Alle 22.30, mentre a Bruzzano si facevano ancora i rilievi, sentendo testimoni e recuperando i filmati delle telecamere di videosorveglianza, a San Zenone al Lambro, nell'area di servizio sulla Autosole in direzione di Bologna, la polizia stradale nota un uomo appoggiato ad un'auto come quella ricercata. Gli agenti si avvicinano a lui per controllarlo ma prova a scappare.
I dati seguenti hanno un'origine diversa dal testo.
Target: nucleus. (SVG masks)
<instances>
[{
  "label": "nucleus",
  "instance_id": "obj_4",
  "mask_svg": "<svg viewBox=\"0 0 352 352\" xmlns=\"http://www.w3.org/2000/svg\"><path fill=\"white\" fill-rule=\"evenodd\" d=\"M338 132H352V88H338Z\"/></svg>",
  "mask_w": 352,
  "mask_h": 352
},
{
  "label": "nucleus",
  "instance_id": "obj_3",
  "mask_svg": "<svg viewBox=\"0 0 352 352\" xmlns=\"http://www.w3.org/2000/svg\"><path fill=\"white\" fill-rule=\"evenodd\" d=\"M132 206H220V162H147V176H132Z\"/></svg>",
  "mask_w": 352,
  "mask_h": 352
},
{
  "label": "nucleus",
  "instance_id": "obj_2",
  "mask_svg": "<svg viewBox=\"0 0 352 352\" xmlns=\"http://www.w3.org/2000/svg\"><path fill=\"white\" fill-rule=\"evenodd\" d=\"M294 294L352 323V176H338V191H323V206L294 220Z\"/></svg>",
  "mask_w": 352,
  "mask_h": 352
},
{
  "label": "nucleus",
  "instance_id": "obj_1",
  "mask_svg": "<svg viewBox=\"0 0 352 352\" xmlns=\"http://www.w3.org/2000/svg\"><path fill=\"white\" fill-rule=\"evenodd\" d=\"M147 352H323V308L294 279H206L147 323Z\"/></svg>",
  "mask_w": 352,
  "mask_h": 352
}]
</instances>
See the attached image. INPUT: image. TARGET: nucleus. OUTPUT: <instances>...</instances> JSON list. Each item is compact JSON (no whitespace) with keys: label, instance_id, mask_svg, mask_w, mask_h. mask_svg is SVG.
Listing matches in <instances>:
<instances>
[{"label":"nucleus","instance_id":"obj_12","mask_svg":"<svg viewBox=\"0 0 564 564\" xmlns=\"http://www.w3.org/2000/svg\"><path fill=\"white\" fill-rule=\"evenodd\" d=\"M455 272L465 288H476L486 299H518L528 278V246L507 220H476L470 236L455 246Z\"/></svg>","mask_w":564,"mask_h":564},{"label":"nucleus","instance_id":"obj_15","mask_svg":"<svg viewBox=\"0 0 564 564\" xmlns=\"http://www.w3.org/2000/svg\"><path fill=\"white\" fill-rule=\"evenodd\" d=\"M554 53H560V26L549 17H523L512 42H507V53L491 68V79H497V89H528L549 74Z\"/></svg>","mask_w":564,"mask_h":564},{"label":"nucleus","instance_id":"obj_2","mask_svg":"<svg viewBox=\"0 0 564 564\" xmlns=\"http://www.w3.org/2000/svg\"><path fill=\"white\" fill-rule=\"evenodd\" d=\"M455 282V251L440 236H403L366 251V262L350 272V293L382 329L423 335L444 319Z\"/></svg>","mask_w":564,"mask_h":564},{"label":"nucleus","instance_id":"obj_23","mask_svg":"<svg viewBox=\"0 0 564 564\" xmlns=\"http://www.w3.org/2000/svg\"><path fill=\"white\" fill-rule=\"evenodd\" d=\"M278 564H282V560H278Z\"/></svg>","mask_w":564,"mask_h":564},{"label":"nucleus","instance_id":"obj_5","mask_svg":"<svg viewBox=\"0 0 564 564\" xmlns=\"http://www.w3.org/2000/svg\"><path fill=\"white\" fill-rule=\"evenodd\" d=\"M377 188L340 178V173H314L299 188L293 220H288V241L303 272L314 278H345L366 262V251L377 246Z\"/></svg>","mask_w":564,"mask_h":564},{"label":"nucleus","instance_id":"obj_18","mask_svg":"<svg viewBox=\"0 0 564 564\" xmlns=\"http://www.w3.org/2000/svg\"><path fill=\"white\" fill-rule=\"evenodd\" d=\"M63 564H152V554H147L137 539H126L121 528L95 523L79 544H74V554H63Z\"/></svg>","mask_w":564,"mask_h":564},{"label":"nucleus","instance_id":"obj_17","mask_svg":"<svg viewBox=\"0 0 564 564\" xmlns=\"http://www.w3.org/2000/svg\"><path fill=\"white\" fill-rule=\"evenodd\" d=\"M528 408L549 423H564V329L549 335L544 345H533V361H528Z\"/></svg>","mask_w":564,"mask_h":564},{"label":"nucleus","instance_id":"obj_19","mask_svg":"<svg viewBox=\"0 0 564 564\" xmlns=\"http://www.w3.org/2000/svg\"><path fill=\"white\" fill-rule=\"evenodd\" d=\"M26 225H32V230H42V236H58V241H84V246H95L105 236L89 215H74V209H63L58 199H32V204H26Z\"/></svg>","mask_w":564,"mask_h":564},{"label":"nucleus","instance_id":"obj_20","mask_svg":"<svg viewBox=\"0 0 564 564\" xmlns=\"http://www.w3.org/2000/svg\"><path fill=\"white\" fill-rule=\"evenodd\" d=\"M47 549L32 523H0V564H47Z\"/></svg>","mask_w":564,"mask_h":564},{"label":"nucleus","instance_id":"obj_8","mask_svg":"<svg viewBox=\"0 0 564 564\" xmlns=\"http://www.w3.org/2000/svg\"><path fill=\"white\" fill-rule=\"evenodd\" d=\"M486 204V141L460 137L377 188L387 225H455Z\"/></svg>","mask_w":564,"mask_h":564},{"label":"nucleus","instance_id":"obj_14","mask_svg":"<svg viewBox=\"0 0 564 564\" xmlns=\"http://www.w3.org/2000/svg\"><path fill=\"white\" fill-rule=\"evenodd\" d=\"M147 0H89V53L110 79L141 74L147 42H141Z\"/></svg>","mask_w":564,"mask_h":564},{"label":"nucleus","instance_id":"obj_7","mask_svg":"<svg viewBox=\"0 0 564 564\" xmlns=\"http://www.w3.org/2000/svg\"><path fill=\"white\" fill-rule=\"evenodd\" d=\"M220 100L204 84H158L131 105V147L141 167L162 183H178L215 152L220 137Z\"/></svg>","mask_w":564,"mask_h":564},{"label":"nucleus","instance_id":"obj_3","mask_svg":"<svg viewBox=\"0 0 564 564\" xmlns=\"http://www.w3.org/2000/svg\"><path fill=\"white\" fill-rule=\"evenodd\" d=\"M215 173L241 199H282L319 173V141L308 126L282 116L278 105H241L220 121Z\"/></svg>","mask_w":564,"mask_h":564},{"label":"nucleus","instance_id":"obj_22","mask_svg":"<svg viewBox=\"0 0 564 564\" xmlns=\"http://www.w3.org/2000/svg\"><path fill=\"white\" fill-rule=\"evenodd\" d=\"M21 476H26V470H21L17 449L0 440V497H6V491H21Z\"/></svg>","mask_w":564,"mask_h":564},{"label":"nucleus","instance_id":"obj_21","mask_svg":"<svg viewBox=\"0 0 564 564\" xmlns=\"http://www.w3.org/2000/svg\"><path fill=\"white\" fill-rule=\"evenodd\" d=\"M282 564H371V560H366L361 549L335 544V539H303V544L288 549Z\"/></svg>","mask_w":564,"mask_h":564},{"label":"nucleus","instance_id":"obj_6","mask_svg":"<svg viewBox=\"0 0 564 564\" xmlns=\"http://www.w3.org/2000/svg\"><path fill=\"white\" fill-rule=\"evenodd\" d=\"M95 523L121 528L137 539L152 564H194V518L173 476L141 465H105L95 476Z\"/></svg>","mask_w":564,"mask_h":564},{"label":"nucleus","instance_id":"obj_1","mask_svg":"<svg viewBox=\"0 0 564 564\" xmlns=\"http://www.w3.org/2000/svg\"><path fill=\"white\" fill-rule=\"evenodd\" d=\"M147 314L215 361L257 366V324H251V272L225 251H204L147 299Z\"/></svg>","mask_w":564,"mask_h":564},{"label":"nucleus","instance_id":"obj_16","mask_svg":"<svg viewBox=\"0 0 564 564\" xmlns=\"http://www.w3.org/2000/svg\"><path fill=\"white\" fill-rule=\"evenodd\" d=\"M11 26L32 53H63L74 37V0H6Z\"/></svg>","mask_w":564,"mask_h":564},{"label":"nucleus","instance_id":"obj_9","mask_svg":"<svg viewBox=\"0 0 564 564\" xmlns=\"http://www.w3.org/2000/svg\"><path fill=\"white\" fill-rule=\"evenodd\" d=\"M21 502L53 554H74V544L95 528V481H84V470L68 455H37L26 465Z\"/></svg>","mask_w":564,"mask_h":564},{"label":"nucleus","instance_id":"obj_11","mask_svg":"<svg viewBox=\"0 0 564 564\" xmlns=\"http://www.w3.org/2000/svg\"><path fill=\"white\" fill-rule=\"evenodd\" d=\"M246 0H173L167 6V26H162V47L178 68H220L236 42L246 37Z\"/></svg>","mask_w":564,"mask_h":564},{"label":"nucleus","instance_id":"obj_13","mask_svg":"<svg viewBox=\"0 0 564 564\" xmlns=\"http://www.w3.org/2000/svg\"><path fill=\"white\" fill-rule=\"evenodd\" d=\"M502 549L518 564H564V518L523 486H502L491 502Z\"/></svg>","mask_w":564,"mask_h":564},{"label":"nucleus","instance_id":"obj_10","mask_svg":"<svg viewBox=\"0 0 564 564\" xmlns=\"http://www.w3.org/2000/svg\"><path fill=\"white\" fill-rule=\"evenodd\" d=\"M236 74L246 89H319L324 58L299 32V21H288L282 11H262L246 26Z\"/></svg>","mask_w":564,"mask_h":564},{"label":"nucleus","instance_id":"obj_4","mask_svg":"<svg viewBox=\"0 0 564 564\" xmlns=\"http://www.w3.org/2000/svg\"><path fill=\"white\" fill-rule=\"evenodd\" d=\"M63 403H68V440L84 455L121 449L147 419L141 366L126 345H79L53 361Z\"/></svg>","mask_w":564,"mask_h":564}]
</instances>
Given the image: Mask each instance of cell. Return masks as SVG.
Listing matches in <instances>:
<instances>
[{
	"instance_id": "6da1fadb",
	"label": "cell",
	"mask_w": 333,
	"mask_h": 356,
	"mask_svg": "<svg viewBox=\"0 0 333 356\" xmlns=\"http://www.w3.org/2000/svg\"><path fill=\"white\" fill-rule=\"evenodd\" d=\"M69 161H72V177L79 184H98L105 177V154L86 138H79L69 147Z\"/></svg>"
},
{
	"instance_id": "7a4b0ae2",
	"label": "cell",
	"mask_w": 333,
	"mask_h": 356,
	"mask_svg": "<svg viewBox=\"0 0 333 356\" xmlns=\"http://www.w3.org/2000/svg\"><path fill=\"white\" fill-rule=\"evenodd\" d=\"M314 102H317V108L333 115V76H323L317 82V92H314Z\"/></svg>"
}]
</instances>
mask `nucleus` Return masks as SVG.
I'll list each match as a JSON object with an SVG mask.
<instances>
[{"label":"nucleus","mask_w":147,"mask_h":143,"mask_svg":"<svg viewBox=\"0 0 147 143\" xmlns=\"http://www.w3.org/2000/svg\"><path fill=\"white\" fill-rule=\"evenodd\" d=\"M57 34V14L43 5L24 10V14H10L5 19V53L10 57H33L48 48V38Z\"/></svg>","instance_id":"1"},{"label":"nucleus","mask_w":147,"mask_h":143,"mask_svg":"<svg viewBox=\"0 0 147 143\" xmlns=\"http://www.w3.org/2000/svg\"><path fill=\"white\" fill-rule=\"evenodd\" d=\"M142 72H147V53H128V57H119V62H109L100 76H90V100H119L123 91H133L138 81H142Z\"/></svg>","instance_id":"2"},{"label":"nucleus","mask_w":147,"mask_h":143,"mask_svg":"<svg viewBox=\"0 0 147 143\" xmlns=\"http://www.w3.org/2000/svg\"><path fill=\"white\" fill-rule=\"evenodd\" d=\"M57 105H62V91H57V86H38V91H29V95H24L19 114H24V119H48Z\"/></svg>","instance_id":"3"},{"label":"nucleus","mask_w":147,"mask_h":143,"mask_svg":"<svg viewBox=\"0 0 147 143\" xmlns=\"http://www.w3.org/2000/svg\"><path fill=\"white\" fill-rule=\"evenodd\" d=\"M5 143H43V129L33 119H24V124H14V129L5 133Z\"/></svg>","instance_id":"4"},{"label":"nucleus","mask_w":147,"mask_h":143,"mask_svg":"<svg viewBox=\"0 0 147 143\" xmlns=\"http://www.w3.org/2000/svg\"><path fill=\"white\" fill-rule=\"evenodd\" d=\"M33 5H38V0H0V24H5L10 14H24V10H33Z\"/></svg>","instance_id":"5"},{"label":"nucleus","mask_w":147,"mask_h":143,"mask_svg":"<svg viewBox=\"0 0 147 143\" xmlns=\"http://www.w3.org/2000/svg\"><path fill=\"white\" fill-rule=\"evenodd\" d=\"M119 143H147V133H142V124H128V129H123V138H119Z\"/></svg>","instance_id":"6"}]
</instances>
Bloccato, in auto viene rinvenuta una pistola calibro 9 sotto il sedile, verosimilmente, compatibile con quella usata per gli omicidi.

L'uomo, un albanese di 38 anni, pregiudicato, è stato fermato per porto abusivo d'arma da fuoco ma non è al momento accusato di omicidio: si attendono i risultati degli esami balistici.

Le ipotesi al vaglio dai carabinieri del Nucleo investigativo sono quelle della lite per futili motivi o quella di un regolamento di conti tra criminali di basso rango. Resta da capire cosa c'entrasse, e perché è stato ucciso, l'egiziano che, secondo i primi riscontri, non si trovava in piazza e quindi non era presente nella 'lite' iniziale.